Msgr. Ricardo Urrioste served as vicar general for St. Archbishop Romero in San Salvador and was his close friend and confidant. He was asked, “Was Romero being manipulated by the Communists or other groups?” Urrioste replied, “Yes. He was manipulated by God. He was a man of prayer, a Churchman who greatly loved the poor.” While some have claimed that Romero was a Marxist, Urrioste points out that after theologians in the Vatican and the pope read his writings and homily, they declared him a Church martyr.
Romero’s Legacy
Urrioste asserts that this was his legacy: “He was a man who sought God, a man who had the courage to be the voice of the voiceless in Salvador when there was so much outrage, so much death, and no one said anything except him.” He spoke up for “the respect for the human person created in the image and likeness of God.”
Cardinal Oscar Rodriguez of Honduras frequently points to the importance of the Eucharist as part of Romero’s heritage.
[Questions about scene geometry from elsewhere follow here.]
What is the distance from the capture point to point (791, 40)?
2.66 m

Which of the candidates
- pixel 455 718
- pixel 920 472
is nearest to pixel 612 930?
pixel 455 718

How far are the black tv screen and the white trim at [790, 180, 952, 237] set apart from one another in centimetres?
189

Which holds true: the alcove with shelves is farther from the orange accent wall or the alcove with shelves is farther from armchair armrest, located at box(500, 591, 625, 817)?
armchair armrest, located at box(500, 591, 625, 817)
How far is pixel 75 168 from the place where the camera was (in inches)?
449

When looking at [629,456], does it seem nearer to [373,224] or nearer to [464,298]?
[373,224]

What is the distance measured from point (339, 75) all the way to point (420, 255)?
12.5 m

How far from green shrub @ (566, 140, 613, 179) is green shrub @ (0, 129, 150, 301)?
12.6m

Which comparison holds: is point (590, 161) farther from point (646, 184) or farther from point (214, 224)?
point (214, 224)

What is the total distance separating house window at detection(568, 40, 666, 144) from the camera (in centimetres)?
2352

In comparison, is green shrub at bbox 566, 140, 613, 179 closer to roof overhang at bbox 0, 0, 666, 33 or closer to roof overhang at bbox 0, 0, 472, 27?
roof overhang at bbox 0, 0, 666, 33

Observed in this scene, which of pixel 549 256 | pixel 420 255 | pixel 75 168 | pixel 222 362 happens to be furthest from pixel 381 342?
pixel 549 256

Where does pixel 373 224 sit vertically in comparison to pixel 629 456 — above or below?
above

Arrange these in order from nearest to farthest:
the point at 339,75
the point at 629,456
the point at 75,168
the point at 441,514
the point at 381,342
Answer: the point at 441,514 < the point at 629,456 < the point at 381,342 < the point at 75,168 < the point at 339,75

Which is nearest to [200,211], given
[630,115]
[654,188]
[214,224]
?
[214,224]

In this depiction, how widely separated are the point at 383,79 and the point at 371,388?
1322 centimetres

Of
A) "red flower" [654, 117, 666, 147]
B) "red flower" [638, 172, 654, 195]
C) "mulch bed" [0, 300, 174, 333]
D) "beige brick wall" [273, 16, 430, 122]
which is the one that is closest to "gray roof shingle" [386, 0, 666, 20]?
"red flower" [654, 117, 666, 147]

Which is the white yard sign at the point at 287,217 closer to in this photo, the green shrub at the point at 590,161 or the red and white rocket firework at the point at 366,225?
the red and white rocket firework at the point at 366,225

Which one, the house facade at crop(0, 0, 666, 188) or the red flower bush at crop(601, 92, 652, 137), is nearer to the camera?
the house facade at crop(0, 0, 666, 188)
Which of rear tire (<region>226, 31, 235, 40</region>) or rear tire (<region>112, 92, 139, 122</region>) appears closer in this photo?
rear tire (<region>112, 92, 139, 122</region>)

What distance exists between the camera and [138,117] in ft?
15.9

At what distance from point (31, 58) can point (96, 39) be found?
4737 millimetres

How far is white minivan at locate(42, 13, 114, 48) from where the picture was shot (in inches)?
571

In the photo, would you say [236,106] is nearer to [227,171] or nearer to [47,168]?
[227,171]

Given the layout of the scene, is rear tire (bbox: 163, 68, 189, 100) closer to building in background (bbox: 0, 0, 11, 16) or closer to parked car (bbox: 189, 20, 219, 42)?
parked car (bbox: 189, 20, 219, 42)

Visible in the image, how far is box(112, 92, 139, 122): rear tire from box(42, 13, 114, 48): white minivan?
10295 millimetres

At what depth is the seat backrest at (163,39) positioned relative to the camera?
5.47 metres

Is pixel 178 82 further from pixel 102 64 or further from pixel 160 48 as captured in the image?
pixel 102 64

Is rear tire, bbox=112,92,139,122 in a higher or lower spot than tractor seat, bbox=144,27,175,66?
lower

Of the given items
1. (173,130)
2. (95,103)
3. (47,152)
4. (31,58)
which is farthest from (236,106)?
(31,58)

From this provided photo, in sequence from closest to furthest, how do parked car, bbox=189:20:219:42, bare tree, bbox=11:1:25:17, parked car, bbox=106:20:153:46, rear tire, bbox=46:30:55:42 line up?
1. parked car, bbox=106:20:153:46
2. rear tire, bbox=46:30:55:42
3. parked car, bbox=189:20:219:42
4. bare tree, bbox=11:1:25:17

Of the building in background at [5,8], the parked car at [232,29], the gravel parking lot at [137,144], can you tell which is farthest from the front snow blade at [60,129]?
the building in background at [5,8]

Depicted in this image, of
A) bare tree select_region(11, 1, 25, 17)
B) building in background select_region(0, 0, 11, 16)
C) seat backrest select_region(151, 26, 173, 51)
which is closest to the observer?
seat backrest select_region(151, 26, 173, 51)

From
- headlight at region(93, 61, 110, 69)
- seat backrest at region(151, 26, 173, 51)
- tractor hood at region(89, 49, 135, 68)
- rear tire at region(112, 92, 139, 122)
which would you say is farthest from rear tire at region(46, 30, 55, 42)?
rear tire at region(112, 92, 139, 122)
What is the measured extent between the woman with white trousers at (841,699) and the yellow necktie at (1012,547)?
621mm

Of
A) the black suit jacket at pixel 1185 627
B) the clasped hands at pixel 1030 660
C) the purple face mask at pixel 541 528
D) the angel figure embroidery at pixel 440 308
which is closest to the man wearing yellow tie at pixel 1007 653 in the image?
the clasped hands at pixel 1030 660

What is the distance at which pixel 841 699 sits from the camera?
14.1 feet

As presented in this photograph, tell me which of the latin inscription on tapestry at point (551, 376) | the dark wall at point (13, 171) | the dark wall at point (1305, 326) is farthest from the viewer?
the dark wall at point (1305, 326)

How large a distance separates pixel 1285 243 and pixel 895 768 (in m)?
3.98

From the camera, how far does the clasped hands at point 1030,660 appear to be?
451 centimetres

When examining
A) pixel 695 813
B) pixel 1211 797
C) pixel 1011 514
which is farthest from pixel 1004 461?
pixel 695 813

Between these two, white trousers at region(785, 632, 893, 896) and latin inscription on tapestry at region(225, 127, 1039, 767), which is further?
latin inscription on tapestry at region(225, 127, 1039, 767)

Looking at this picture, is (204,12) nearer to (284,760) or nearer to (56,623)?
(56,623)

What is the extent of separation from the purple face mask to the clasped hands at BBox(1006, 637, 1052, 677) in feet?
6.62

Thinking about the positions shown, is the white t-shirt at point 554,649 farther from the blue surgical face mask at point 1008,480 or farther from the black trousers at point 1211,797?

He explains how both the archbishop understood and Pope Francis understands today that Jesus truly comes to each of us in the breaking and sharing of the bread, his body. This sharing of the life of Jesus, says Rodriguez, should lead us to practical solidarity, to be custodians of the earth, to seek the common good, and to go out as missionary disciples from our parishes.
“God helps us to multiply what we are willing to share,” he says. He adds, “The Holy Father calls us ‘to have the smell of the sheep’— to be among the poor, to change the world by being with those who suffer most, which Romero did so well.
“Romero had a dream that we must build together,” proclaims the cardinal, who heads Pope Francis’ Council of Cardinals. “Economic globalization is dehumanizing us. However, “Romero offers us a profile of holiness and commitment to the youth to construct a more just and humane world. It is not fair that the only commodities that we can export are illegal immigrants because there are no sources of work or horizons of hope for the poor.”
Rodriguez sums up the sentiments of Latin Americans and now the worldwide Church: “We must overcome the culture of death, and overcome evil with good. Let us continue our commitment for a more just and peaceful world with the power of the resurrected Christ and motivating presence of Romero!”